Eve Sprunt '72, SM '73
Digging Deep for Alternative Energy Resources
She earns her living identifying promising alternative transportation fuels, but don't expect Eve Sprunt '72, SM '73 to write eulogies for petroleum. "We haven't seen alternative fuels enter the marketplace yet because petroleum is very tough to compete with," says the senior technical advisor for Chevron Technology Ventures. Sprunt advises the subsidiary regarding which forms of alternative energy—such as wind, biomass, solar, and hydrogen—Chevron should support.
Sprunt does have her favorite—bio-fuels. But while she finds them intriguing because they can be used in traditional vehicles, she cautions that every form of energy leaves its environmental footprint. "To compare different methods of powering transportation, the correct approach is to look at the full life cycle."

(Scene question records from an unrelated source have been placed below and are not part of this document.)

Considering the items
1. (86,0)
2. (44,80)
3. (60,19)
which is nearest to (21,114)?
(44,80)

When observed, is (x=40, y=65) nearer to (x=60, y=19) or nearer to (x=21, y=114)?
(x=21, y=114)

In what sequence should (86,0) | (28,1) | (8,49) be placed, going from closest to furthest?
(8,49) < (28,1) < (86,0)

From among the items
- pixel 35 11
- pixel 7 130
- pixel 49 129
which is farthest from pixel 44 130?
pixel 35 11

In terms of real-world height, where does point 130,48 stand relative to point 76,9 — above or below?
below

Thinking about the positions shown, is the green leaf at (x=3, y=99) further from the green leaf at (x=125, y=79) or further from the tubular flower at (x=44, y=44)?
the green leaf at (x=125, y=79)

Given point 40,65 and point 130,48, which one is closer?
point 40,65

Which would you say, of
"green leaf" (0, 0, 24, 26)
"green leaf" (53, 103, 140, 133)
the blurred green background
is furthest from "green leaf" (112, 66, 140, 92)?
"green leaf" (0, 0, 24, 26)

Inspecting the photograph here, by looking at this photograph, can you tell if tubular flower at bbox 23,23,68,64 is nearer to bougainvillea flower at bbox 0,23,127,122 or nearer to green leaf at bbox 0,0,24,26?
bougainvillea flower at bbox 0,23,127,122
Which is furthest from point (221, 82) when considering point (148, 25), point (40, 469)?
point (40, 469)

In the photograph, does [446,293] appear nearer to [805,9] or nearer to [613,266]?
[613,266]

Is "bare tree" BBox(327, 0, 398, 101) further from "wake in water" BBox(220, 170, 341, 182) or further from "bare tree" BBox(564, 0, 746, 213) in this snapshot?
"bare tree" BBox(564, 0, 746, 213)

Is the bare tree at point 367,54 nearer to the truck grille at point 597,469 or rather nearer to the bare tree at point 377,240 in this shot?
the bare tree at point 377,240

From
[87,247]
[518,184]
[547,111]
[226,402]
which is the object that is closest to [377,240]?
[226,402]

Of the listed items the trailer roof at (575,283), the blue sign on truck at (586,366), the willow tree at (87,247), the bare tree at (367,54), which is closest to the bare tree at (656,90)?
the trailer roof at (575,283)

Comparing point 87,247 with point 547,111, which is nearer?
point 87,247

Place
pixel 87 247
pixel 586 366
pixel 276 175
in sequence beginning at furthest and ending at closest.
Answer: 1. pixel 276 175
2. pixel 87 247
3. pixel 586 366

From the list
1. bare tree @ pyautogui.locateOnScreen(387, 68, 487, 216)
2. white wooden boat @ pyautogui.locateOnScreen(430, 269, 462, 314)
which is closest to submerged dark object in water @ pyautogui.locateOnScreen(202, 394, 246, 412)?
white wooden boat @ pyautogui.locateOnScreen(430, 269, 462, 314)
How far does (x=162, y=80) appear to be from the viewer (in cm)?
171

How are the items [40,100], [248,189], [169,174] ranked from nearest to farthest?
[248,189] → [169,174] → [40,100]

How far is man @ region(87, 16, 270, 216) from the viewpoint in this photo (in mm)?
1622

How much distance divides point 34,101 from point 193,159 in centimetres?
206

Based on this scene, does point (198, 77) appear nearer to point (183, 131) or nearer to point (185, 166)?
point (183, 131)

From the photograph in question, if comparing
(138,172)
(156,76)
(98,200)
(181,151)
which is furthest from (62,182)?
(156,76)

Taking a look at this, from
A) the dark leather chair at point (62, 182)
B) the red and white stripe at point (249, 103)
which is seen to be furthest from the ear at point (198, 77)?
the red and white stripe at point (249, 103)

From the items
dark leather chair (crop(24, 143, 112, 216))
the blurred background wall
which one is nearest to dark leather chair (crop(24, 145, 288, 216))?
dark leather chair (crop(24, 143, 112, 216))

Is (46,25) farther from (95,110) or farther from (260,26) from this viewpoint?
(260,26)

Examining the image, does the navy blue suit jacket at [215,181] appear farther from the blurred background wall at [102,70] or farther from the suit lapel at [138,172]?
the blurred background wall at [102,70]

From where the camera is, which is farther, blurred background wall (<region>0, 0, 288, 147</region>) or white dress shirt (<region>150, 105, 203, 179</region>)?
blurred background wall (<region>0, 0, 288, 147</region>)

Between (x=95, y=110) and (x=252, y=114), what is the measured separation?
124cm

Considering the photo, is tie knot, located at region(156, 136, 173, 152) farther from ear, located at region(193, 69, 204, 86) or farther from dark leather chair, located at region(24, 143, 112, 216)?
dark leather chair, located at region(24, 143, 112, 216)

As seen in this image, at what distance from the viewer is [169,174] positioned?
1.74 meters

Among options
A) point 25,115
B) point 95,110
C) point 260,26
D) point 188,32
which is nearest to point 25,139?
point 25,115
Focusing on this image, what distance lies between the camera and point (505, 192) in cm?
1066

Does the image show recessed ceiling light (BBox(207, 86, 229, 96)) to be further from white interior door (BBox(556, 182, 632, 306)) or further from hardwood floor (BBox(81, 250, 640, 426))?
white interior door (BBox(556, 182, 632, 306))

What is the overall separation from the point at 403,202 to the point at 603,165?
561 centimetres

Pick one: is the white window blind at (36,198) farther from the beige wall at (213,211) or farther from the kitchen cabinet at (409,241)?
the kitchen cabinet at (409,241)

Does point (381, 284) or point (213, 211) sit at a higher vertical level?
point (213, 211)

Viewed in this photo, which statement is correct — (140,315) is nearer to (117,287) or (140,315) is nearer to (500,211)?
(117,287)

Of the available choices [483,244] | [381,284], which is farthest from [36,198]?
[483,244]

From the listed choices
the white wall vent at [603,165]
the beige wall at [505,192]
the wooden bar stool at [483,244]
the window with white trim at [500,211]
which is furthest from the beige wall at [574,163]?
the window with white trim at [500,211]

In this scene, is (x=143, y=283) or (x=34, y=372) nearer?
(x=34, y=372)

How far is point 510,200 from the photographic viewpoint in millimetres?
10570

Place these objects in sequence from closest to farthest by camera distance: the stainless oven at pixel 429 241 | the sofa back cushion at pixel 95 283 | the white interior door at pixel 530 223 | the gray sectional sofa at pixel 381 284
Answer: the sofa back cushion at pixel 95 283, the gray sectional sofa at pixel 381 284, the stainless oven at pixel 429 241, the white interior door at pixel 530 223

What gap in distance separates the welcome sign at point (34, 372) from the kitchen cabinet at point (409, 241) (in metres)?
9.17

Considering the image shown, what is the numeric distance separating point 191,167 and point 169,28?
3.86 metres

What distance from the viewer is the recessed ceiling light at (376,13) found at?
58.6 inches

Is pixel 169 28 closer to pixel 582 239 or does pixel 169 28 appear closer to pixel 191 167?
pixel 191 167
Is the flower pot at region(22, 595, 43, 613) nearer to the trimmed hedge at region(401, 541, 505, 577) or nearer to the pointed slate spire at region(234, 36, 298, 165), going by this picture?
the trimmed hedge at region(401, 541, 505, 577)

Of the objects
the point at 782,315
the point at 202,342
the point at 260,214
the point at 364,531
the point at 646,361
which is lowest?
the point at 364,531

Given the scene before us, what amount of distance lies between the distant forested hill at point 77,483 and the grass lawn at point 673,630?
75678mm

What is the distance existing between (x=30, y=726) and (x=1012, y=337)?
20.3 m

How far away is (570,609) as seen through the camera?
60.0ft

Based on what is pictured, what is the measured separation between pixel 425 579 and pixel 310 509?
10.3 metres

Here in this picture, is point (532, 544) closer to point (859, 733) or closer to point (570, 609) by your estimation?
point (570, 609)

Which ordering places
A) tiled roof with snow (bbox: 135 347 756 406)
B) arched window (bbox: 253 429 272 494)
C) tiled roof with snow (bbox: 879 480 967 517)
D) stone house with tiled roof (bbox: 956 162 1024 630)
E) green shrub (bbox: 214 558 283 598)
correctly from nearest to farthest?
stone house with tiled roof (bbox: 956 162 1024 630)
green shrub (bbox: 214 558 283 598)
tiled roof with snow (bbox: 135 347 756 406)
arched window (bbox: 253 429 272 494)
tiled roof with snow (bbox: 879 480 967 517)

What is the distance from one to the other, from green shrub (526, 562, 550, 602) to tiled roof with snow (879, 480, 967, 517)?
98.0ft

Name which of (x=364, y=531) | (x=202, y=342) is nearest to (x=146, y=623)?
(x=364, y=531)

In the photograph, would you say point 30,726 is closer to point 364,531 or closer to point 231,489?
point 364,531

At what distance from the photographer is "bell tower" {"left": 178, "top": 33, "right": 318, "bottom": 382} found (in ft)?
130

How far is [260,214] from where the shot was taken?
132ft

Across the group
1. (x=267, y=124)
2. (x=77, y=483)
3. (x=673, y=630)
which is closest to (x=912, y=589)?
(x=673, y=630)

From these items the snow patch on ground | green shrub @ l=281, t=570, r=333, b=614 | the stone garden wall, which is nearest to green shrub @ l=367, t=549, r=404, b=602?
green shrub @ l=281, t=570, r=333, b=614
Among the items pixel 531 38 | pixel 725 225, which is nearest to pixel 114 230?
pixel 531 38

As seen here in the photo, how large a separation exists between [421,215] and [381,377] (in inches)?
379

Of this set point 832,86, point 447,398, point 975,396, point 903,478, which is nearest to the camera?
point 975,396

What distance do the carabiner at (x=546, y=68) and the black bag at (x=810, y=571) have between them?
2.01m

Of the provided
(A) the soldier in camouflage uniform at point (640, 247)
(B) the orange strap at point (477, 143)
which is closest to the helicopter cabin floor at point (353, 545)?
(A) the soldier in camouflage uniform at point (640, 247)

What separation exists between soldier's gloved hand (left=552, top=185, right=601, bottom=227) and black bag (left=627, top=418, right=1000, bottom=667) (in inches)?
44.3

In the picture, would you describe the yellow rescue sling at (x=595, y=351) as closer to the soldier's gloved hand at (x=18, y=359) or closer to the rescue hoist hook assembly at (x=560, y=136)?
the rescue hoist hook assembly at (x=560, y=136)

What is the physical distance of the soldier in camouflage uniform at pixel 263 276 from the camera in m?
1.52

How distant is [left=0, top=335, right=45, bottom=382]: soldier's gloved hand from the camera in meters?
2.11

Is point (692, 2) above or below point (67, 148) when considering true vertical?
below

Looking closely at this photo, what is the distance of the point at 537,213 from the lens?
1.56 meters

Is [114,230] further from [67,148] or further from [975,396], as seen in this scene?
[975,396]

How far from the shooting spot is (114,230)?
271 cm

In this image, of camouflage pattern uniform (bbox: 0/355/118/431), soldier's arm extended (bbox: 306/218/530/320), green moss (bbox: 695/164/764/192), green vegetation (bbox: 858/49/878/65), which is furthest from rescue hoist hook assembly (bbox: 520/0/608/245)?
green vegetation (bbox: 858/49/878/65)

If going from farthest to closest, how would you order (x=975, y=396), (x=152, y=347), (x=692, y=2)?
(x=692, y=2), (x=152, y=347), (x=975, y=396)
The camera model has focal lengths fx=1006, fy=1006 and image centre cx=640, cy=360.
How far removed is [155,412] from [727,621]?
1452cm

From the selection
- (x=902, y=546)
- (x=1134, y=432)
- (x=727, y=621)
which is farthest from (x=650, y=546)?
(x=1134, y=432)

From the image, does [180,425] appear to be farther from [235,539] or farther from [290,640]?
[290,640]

Sprunt credits MIT with cultivating the skills required to conduct her stringent analyses. Even more critically, "MIT trained me to develop my own perspective, along with the ability to support that perspective, and the courage and stamina to present it."
Such talents likely helped win Sprunt the 2006 presidency of the Society of Petroleum Engineers (SPE). She is not shy about citing petroleum's virtues, and exhorts her SPE colleagues in her travels worldwide to engage in discussions about oil's energy density, transportability, and usefulness.
One of Sprunt's predecessors as SPE president is also an MIT graduate, Kate Hadley Baker '71, PhD '75 and Sprunt finds alumnae in her professional travels. "The MIT link can be a powerful networking tool. MIT was providing women with the skills to succeed in male-dominated technical professions before there were women in leadership roles in those industries."
MIT has also nurtured Sprunt's family life. She met her husband, Hugh Sprunt '71, SM '72, at the Institute and their son Alex received his PhD in mechanical engineering from MIT last August. Daughter Elsa, who earned an undergraduate degree at Dartmouth, is enrolled at the University of Texas Law School.
For Sprunt, uncovering energy alternatives offers challenge and excitement. But nothing could top the thrill Alex provided when he recently asked Sprunt to preview his PhD thesis. "I was flattered," she says with a laugh. "And I learned quite a bit when I read it."